_PASSAGE FOR REVIEW_:

◇ ◇ ◇ ◇

Perhaps, you may be now tempted to ask me, how I acquired my gout? I shall not be shy to satisfy your curiosity, for I came by it honestly. We scholars have a way, by ourselves, to come at the blessing, without ever being beholden to the god, that chears the genteel candidate of the gout by day, or the goddess that entertains him on nights. We lead sedentary lives, feed heartily, drink quantum sufficit, but sleep immoderately; so that, the superfluities of our sober and grave fulness not exhaling, we very honestly prepare tartarous matter for the gout, for the beneficial gout, which gives us pain without danger. Ascend we now the next step, which advances the honour of the gout.

2. The gout is no constant companion, but allows his patients lucid joyous intervals.

◇ ◇ ◇ ◇

Rewrite everything in the passage on gout from "Perhaps, you may" down to "of the gout.", putting "students" in place of "scholars".

_RECORDS PROVIDED_:
◇ ◇ ◇ ◇

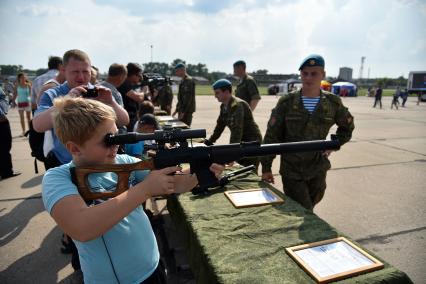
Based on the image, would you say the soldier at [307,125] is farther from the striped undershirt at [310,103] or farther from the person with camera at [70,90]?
the person with camera at [70,90]

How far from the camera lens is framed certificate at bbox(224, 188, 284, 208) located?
2219 millimetres

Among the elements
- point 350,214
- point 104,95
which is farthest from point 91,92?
point 350,214

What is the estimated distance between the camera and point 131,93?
5.02 m

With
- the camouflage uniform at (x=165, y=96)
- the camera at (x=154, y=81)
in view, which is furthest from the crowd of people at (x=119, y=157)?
the camouflage uniform at (x=165, y=96)

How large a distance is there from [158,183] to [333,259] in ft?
3.38

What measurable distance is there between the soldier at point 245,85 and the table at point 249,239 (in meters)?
4.84

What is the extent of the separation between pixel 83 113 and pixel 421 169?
284 inches

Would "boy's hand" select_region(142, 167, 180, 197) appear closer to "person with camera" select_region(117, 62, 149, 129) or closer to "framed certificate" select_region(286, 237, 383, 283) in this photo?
"framed certificate" select_region(286, 237, 383, 283)

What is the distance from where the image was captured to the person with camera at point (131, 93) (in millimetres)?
5074

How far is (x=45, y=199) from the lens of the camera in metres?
1.20

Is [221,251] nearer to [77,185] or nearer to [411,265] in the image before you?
[77,185]

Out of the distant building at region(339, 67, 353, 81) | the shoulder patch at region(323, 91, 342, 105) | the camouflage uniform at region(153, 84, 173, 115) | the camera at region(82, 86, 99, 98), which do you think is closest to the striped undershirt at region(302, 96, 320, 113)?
the shoulder patch at region(323, 91, 342, 105)

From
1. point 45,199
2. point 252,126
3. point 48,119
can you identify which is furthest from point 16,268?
point 252,126

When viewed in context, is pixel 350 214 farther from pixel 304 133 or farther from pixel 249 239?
pixel 249 239
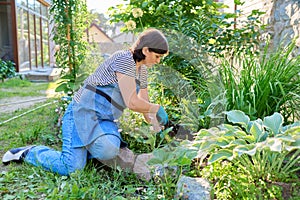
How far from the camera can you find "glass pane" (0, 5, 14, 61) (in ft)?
28.5

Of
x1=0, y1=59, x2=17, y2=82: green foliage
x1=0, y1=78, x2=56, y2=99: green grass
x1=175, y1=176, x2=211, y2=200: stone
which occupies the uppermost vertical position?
x1=175, y1=176, x2=211, y2=200: stone

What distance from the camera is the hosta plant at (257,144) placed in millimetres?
1171

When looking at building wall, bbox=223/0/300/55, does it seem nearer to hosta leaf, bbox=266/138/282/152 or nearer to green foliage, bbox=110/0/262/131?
green foliage, bbox=110/0/262/131

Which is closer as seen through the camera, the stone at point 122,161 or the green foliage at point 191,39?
the stone at point 122,161

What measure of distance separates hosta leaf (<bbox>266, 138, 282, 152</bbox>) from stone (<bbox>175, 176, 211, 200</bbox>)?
39 centimetres

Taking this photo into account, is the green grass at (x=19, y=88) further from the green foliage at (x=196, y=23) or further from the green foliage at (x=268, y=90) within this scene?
the green foliage at (x=268, y=90)

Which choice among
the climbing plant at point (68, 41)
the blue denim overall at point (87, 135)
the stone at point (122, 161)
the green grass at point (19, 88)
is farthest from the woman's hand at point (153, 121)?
the green grass at point (19, 88)

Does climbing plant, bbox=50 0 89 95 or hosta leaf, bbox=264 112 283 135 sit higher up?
climbing plant, bbox=50 0 89 95

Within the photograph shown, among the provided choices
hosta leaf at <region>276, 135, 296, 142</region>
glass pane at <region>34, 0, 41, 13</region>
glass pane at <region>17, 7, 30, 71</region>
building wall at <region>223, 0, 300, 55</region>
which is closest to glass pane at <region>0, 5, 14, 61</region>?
glass pane at <region>17, 7, 30, 71</region>

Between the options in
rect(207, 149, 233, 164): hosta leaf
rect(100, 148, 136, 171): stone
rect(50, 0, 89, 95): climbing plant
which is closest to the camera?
rect(207, 149, 233, 164): hosta leaf

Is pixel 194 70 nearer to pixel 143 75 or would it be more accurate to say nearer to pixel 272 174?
pixel 143 75

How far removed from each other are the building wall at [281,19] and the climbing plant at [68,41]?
2.03 m

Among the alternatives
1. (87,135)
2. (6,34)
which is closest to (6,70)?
(6,34)

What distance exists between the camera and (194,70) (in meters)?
2.85
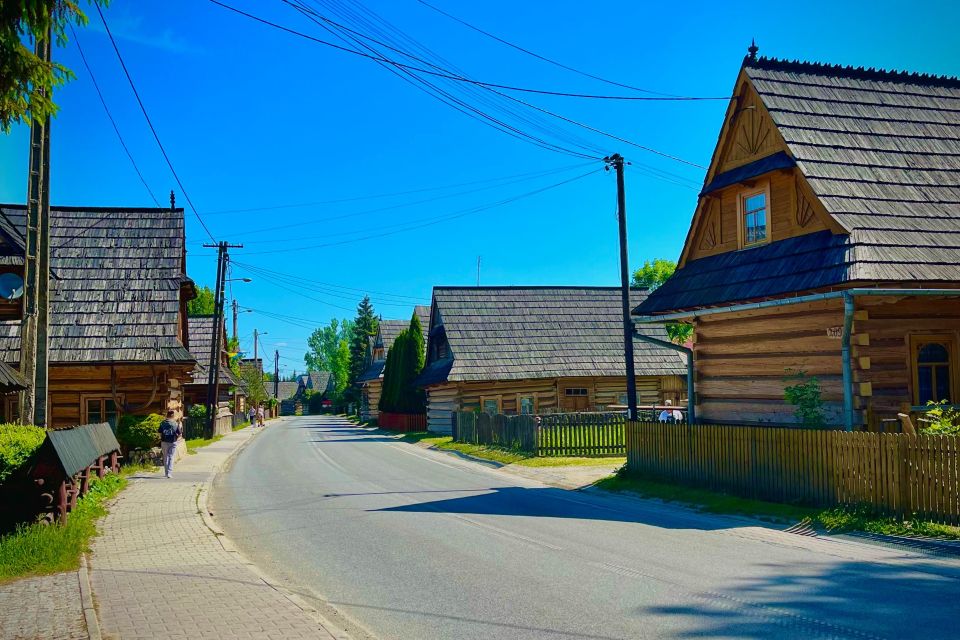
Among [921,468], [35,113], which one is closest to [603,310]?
[921,468]

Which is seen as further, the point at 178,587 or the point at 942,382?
the point at 942,382

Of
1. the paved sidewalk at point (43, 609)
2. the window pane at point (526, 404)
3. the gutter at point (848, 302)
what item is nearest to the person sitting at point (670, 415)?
the window pane at point (526, 404)

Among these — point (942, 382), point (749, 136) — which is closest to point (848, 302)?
point (942, 382)

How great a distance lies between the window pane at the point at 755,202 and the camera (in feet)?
59.1

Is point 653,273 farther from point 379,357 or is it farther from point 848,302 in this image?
point 848,302

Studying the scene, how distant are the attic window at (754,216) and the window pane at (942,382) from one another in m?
4.25

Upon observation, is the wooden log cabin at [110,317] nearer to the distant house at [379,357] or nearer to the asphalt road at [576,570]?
the asphalt road at [576,570]

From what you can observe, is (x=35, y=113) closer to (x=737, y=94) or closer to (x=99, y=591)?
(x=99, y=591)

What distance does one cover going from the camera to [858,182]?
16.6 m

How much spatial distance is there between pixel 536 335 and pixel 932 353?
27472 mm

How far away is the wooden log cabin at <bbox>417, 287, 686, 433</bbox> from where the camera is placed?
132 ft

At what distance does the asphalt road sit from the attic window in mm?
6355

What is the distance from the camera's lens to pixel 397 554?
11281mm

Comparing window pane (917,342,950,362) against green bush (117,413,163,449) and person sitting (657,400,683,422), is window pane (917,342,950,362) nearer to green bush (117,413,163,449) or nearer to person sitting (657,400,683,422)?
person sitting (657,400,683,422)
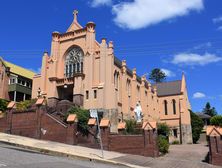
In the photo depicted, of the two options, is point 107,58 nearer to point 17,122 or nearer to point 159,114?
point 17,122

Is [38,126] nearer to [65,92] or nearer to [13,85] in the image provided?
[65,92]

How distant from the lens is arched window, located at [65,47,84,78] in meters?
38.9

◇ ◇ ◇ ◇

_RESPONSE AREA_:
Perhaps, you may be now tempted to ask me, how I acquired my gout? I shall not be shy to satisfy your curiosity, for I came by it honestly. We students have a way, by ourselves, to come at the blessing, without ever being beholden to the god, that chears the genteel candidate of the gout by day, or the goddess that entertains him on nights. We lead sedentary lives, feed heartily, drink quantum sufficit, but sleep immoderately; so that, the superfluities of our sober and grave fulness not exhaling, we very honestly prepare tartarous matter for the gout, for the beneficial gout, which gives us pain without danger. Ascend we now the next step, which advances the honour of the gout.